◆ **INSTRUCCIONES DE TRABAJO**
1) Reescribe en forma de lista el párrafo del texto de lectura que comienza con «Dicen los expertos» y conserva sus datos principales.
2) Prosigue el texto de lectura a partir de su última oración, con el mismo tono.

◆ **TEXTO DE LECTURA**
+++++

Dicen los expertos que uno de sus grandes logros fue merecer su
descubrimiento hace ya cien años. Toda su obra languidecía perdida en
almacenes bajo la sospechosa mirada de los que entonces pretendían
representar las buenas formas. Tuvo que esperar a que gente de fuera
descubriese la genialidad que se escondía detrás de aquellas figuras
alargadas artificialmente. Y por supuesto, una vez que el foráneo
califica como extraordinario a un hombre (o a una mujer) o a su obra,
los propios se limitan a mostrar su acuerdo con las palabras de ese
extraño. Al fin y al cabo, el mero hecho de poseer el título de
extranjería, siempre en cuando esté concedido en el norte, otorga la
suficiente autoridad académica.
No era el primero ni
sería el último. En cuestiones de crítica, los expertos propios han
preferido dejar que sean otros los que delimiten las sendas por las que
ha de discurrir la opinión.

+++++

Entradas para etiquetado con cuadros delimitadores:

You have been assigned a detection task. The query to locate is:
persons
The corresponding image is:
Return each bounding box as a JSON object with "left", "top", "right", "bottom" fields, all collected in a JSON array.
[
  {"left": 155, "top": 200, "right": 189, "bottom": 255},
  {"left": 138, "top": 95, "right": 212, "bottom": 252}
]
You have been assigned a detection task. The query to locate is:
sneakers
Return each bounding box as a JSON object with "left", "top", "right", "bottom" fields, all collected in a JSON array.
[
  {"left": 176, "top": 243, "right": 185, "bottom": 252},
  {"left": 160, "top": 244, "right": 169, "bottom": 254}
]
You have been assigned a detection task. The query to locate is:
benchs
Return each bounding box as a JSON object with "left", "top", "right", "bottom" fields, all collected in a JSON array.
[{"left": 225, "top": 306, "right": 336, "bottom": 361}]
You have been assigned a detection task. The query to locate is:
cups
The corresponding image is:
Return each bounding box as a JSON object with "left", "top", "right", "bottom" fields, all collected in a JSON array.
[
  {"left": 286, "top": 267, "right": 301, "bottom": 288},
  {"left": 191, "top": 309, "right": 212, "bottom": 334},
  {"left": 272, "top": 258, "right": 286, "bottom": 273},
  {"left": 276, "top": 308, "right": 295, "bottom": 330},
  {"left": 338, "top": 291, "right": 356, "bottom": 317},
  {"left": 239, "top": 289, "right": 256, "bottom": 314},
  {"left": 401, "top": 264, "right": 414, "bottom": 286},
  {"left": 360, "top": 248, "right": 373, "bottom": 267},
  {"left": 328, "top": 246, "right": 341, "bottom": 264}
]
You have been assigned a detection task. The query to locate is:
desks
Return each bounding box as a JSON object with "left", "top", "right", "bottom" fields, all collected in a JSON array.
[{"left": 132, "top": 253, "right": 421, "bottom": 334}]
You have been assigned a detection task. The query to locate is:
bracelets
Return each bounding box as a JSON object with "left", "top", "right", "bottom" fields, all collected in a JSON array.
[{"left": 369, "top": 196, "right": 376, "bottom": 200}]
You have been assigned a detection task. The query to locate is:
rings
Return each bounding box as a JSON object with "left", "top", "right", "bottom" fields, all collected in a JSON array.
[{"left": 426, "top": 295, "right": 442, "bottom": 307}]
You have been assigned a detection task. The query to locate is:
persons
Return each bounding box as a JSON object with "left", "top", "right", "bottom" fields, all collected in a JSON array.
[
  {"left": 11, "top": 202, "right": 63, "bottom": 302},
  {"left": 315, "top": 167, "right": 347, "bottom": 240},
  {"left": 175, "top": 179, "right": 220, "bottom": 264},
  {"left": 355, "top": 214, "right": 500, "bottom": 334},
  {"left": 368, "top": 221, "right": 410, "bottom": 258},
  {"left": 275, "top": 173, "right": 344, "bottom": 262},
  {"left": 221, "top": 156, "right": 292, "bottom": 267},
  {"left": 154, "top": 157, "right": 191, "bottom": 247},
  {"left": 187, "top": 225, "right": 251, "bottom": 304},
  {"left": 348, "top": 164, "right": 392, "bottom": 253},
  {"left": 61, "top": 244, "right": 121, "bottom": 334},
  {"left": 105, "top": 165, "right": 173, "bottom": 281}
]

+++++

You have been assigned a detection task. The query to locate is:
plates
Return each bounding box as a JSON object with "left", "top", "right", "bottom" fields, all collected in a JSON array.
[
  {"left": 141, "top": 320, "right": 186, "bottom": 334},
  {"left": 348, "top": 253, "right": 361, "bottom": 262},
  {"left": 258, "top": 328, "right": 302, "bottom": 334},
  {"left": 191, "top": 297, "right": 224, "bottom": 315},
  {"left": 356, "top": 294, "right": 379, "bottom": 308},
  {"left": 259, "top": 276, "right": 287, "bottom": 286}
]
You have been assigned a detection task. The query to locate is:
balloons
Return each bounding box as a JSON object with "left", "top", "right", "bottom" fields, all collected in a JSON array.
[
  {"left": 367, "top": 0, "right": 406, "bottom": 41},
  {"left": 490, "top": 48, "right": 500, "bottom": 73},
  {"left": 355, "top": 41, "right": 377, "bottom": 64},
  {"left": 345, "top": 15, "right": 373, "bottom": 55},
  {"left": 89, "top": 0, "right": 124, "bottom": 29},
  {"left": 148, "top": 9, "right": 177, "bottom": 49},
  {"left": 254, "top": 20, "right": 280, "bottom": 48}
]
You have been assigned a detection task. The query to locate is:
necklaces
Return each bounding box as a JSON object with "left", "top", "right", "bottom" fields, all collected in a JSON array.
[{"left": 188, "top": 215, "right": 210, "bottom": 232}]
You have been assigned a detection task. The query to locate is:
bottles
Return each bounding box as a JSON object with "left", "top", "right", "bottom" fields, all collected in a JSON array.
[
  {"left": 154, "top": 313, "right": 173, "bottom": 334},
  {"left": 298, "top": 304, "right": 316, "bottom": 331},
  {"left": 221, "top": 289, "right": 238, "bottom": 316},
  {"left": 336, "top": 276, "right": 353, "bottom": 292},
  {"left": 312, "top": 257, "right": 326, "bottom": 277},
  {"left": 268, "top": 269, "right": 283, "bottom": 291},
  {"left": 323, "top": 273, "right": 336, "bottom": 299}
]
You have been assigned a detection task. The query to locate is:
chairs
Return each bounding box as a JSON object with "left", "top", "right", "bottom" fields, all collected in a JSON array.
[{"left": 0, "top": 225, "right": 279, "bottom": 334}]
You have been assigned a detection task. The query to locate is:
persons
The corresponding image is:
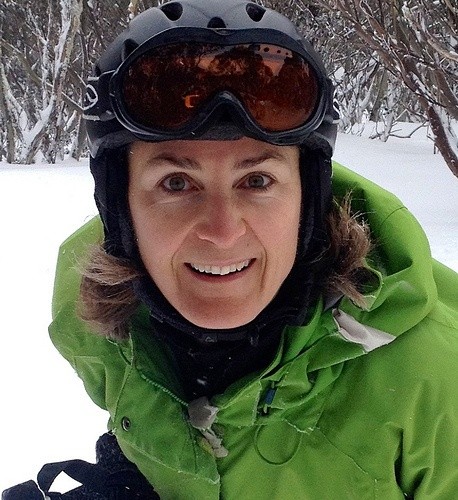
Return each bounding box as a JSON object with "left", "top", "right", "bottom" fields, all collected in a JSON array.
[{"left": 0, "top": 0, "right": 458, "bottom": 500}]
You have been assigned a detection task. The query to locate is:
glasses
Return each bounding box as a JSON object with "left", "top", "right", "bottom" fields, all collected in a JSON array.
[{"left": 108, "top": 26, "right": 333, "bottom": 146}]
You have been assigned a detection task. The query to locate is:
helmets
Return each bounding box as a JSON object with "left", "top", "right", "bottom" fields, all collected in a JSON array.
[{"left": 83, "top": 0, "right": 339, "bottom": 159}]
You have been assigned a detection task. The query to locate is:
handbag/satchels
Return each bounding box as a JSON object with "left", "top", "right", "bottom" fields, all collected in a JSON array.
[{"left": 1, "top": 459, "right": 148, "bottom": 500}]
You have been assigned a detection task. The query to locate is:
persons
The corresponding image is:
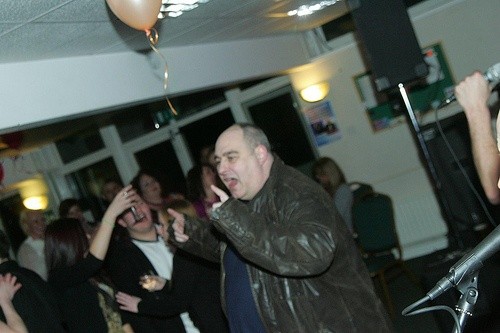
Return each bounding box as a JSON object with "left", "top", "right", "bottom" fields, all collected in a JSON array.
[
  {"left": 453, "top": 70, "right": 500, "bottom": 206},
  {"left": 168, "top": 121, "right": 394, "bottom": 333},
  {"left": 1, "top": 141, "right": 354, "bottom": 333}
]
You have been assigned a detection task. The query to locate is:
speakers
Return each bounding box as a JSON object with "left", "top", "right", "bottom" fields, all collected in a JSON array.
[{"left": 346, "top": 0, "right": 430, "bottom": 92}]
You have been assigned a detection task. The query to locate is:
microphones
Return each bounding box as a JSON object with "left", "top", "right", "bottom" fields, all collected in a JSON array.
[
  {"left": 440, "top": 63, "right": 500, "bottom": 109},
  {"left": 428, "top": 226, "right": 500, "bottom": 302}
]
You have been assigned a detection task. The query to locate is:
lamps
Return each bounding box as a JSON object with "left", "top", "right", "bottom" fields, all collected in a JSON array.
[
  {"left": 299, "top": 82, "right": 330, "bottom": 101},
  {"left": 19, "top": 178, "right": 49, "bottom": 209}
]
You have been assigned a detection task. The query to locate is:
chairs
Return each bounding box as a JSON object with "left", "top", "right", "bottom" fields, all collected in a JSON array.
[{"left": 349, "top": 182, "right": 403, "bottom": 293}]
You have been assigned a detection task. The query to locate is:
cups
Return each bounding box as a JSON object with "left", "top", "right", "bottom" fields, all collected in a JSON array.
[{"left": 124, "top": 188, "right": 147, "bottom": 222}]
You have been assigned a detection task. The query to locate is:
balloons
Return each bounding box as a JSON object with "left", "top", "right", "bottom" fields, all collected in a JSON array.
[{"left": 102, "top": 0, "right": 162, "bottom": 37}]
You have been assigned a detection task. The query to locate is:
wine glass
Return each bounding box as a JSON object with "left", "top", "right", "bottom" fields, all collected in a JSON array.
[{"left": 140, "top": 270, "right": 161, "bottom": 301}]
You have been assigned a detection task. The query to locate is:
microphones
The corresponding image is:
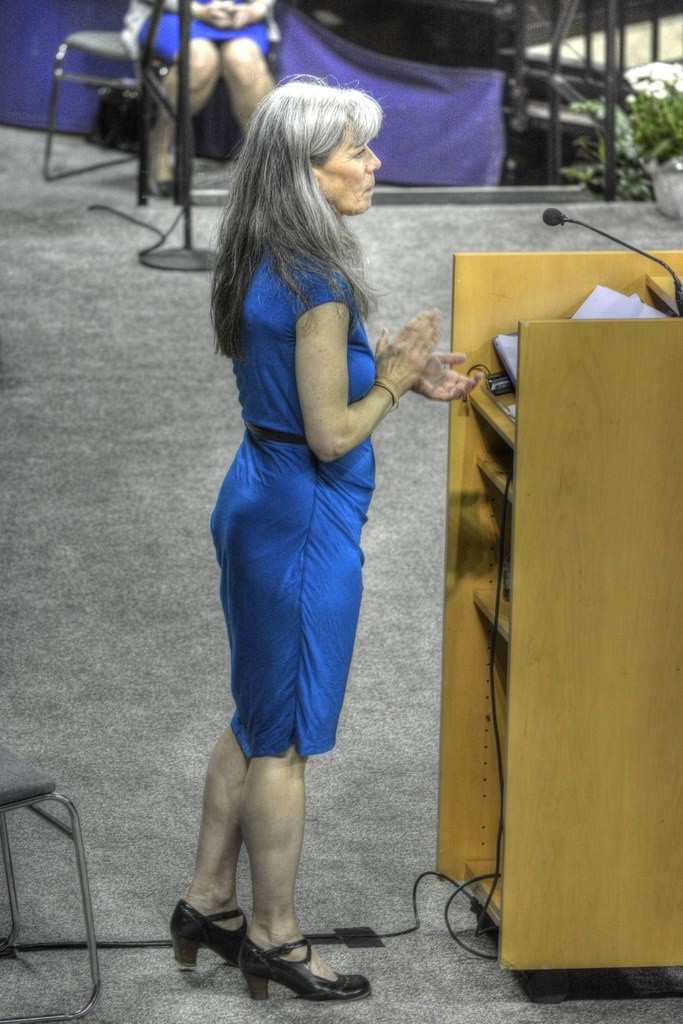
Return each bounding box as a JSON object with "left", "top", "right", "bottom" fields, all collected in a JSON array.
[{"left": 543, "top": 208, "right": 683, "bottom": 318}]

+++++

◆ **RESPUESTAS POR TAREA**
1)
- Según los expertos, uno de sus grandes logros fue merecer su descubrimiento hace cien años.
- Toda su obra estaba perdida en almacenes, bajo la mirada sospechosa de quienes entonces pretendían representar las buenas formas.
- Tuvo que esperar a que gente de fuera descubriera la genialidad que se escondía tras aquellas figuras alargadas artificialmente.
- Cuando un extranjero califica de extraordinario a alguien o a su obra, los del propio país se limitan a darle la razón.
- Ser extranjero, siempre que ese título venga del norte, otorga suficiente autoridad académica.

2)
En la paradoja que supuso a
principios del siglo XIX la invasión francesa, con todo lo que implica
de destrucción una guerra, fueron los invasores los únicos que
apreciaron las cualidades del arte español. Tanto que decidieron
llevárselo como parte del botín que debía compensar la maltrecha balanza
de pagos bélica. No en vano, el Louvre puede jactarse de ser uno de los
muchos museos europeos nutrido mediante los nobles modos de adquisición
del pillaje y el saqueo. Mientras las iglesias y palacios eran
saqueados por la soldadesca de la Grande Armée, la corte científica del
emperador honraba la gloriosa memoria de la pintura española como uno de
los logros más excelentes de la historia de la pintura española.
Y
así, aquel huraño y soberbio griego que se instaló en la imperial
ciudad de Toledo fue recuperado por los desvaríos académicos de ilustres
personajes y eruditos que poblaron el turbulento cambio de siglo, del
XIX al XX, en una España sacudida, de la noche a la mañana, por la
modernidad.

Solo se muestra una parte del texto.